### EXERCISE PROMPT:
The entries that follow need to be returned without any alteration.

### INPUT RECORDS:

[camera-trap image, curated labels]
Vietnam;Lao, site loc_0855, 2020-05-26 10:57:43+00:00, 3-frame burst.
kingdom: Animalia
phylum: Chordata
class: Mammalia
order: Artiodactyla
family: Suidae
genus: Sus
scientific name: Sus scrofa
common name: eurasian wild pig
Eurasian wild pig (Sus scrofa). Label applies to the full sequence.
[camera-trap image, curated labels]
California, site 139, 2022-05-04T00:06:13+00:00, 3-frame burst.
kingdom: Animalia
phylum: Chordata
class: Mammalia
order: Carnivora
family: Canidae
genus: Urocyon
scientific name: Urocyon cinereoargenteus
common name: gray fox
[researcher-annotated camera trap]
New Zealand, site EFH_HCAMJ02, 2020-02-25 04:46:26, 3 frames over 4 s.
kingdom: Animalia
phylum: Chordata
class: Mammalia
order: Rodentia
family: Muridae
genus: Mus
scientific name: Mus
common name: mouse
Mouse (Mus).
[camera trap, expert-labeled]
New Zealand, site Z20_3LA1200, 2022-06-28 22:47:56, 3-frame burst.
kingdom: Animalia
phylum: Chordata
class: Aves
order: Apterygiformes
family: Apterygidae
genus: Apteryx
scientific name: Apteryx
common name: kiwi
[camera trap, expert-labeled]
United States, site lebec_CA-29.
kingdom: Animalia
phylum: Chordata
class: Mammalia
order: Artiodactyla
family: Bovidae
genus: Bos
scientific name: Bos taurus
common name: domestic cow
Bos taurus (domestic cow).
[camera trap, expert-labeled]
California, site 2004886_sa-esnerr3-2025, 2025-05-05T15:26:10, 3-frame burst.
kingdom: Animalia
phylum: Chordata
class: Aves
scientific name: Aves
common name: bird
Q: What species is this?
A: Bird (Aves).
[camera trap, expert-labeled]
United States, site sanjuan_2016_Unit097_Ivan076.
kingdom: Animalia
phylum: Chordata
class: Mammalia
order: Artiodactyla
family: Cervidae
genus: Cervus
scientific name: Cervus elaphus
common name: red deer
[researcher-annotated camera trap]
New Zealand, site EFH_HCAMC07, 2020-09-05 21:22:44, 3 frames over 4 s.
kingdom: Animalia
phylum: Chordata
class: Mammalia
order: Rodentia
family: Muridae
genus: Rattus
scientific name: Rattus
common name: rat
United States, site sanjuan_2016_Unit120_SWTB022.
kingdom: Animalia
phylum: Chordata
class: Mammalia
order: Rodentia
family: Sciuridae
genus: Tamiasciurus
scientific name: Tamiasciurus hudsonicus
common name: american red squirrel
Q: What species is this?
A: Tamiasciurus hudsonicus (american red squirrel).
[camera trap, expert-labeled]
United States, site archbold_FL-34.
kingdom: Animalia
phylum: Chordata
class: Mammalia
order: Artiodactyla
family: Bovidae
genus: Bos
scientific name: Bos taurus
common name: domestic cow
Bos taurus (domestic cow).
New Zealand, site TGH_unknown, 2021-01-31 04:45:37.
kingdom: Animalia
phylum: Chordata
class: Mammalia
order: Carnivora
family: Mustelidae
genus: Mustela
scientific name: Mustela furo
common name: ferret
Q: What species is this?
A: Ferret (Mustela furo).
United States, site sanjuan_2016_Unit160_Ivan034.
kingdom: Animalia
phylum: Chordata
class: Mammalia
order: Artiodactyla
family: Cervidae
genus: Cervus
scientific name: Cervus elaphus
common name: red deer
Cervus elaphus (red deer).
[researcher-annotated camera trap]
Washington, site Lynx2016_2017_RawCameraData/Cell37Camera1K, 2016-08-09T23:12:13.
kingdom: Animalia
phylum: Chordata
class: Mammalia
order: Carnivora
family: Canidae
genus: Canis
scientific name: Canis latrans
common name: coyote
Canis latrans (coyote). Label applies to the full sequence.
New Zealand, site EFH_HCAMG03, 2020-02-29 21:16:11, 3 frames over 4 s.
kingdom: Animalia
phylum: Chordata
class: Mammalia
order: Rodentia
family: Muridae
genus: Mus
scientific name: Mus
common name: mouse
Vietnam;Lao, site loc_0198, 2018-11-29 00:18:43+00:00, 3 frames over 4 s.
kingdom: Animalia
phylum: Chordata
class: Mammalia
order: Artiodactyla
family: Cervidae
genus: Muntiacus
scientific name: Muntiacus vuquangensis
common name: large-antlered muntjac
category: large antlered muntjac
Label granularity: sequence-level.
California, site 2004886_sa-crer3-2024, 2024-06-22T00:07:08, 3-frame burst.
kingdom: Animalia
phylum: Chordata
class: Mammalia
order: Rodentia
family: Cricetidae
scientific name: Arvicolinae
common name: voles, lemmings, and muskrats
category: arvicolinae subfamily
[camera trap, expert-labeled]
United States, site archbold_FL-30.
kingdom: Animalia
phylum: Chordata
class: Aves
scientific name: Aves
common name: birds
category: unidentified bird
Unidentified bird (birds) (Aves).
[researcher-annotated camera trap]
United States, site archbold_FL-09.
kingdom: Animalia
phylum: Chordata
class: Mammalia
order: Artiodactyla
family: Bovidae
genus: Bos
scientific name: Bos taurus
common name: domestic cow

### COMPLETED EXERCISE:
[camera-trap image, curated labels]
Vietnam;Lao, site loc_0855, 2020-05-26 10:57:43+00:00, 3-frame burst.
kingdom: Animalia
phylum: Chordata
class: Mammalia
order: Artiodactyla
family: Suidae
genus: Sus
scientific name: Sus scrofa
common name: eurasian wild pig
Eurasian wild pig (Sus scrofa). Label applies to the full sequence.
[camera-trap image, curated labels]
California, site 139, 2022-05-04T00:06:13+00:00, 3-frame burst.
kingdom: Animalia
phylum: Chordata
class: Mammalia
order: Carnivora
family: Canidae
genus: Urocyon
scientific name: Urocyon cinereoargenteus
common name: gray fox
[researcher-annotated camera trap]
New Zealand, site EFH_HCAMJ02, 2020-02-25 04:46:26, 3 frames over 4 s.
kingdom: Animalia
phylum: Chordata
class: Mammalia
order: Rodentia
family: Muridae
genus: Mus
scientific name: Mus
common name: mouse
Mouse (Mus).
[camera trap, expert-labeled]
New Zealand, site Z20_3LA1200, 2022-06-28 22:47:56, 3-frame burst.
kingdom: Animalia
phylum: Chordata
class: Aves
order: Apterygiformes
family: Apterygidae
genus: Apteryx
scientific name: Apteryx
common name: kiwi
[camera trap, expert-labeled]
United States, site lebec_CA-29.
kingdom: Animalia
phylum: Chordata
class: Mammalia
order: Artiodactyla
family: Bovidae
genus: Bos
scientific name: Bos taurus
common name: domestic cow
Bos taurus (domestic cow).
[camera trap, expert-labeled]
California, site 2004886_sa-esnerr3-2025, 2025-05-05T15:26:10, 3-frame burst.
kingdom: Animalia
phylum: Chordata
class: Aves
scientific name: Aves
common name: bird
Q: What species is this?
A: Bird (Aves).
[camera trap, expert-labeled]
United States, site sanjuan_2016_Unit097_Ivan076.
kingdom: Animalia
phylum: Chordata
class: Mammalia
order: Artiodactyla
family: Cervidae
genus: Cervus
scientific name: Cervus elaphus
common name: red deer
[researcher-annotated camera trap]
New Zealand, site EFH_HCAMC07, 2020-09-05 21:22:44, 3 frames over 4 s.
kingdom: Animalia
phylum: Chordata
class: Mammalia
order: Rodentia
family: Muridae
genus: Rattus
scientific name: Rattus
common name: rat
United States, site sanjuan_2016_Unit120_SWTB022.
kingdom: Animalia
phylum: Chordata
class: Mammalia
order: Rodentia
family: Sciuridae
genus: Tamiasciurus
scientific name: Tamiasciurus hudsonicus
common name: american red squirrel
Q: What species is this?
A: Tamiasciurus hudsonicus (american red squirrel).
[camera trap, expert-labeled]
United States, site archbold_FL-34.
kingdom: Animalia
phylum: Chordata
class: Mammalia
order: Artiodactyla
family: Bovidae
genus: Bos
scientific name: Bos taurus
common name: domestic cow
Bos taurus (domestic cow).
New Zealand, site TGH_unknown, 2021-01-31 04:45:37.
kingdom: Animalia
phylum: Chordata
class: Mammalia
order: Carnivora
family: Mustelidae
genus: Mustela
scientific name: Mustela furo
common name: ferret
Q: What species is this?
A: Ferret (Mustela furo).
United States, site sanjuan_2016_Unit160_Ivan034.
kingdom: Animalia
phylum: Chordata
class: Mammalia
order: Artiodactyla
family: Cervidae
genus: Cervus
scientific name: Cervus elaphus
common name: red deer
Cervus elaphus (red deer).
[researcher-annotated camera trap]
Washington, site Lynx2016_2017_RawCameraData/Cell37Camera1K, 2016-08-09T23:12:13.
kingdom: Animalia
phylum: Chordata
class: Mammalia
order: Carnivora
family: Canidae
genus: Canis
scientific name: Canis latrans
common name: coyote
Canis latrans (coyote). Label applies to the full sequence.
New Zealand, site EFH_HCAMG03, 2020-02-29 21:16:11, 3 frames over 4 s.
kingdom: Animalia
phylum: Chordata
class: Mammalia
order: Rodentia
family: Muridae
genus: Mus
scientific name: Mus
common name: mouse
Vietnam;Lao, site loc_0198, 2018-11-29 00:18:43+00:00, 3 frames over 4 s.
kingdom: Animalia
phylum: Chordata
class: Mammalia
order: Artiodactyla
family: Cervidae
genus: Muntiacus
scientific name: Muntiacus vuquangensis
common name: large-antlered muntjac
category: large antlered muntjac
Label granularity: sequence-level.
California, site 2004886_sa-crer3-2024, 2024-06-22T00:07:08, 3-frame burst.
kingdom: Animalia
phylum: Chordata
class: Mammalia
order: Rodentia
family: Cricetidae
scientific name: Arvicolinae
common name: voles, lemmings, and muskrats
category: arvicolinae subfamily
[camera trap, expert-labeled]
United States, site archbold_FL-30.
kingdom: Animalia
phylum: Chordata
class: Aves
scientific name: Aves
common name: birds
category: unidentified bird
Unidentified bird (birds) (Aves).
[researcher-annotated camera trap]
United States, site archbold_FL-09.
kingdom: Animalia
phylum: Chordata
class: Mammalia
order: Artiodactyla
family: Bovidae
genus: Bos
scientific name: Bos taurus
common name: domestic cow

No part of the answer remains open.